Methods: The program consisted of a 3-hour didactic session and a 5-hour drill with 4 disaster scenarios. 193 medical students participated. A convergent parallel mixed-method design was used (1) to evaluate the structure and perceived utility of the proposed curriculum, and (2) to explore student's perceptions and formative feedback towards a blended-learning approach as the delivery mode of this curriculum. Quantitative data were derived from a structured questionnaire with a 5-point Likert-type of response scale, whereas qualitative data were obtained through semi-structured interviews with students (n=12), as well as field notes from observers of the teaching team.
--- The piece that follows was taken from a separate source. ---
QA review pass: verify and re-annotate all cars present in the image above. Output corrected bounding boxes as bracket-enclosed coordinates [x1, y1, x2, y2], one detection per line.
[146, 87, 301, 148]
Results: From the 124 self-administered questionnaires, over 80% respondents rated positively on all the seven assessment items that evaluates the structure and utility of the program. Of note, 87.9% respondents agreed that the program was well-organised and able to assist learners to achieve the program goals and objectives in enhancing disaster preparedness (mean score±standard deviation= 4.0±0.6). 91.1% respondents appreciated the professionalism of the teaching team, which comprised of experienced field practitioners with medical, nursing, and paramedical expertise in disaster management. Over 73% of respondents indicated that the use of blended-learning approach facilitates their learning across eight major components in the program (range of score: 3.8 to 4.2), in particular for the practice of field triage in a mass-casualty incident. Thematic analysis identified 2 domains for success of this curriculum, which are (1) knowledge enrichment and skill-set empowerment, and (2) experiential pedagogy with real-life simulations.
Conclusion: The proposed concentrated curriculum structure represents a feasible and easily-adopted program for preclinical year medical students to enhance disaster preparedness. Empirical evidence from this feasibility study can be further utilised by medical educators to substantiate the formation of deepening courses related to disaster medicine in their institutions.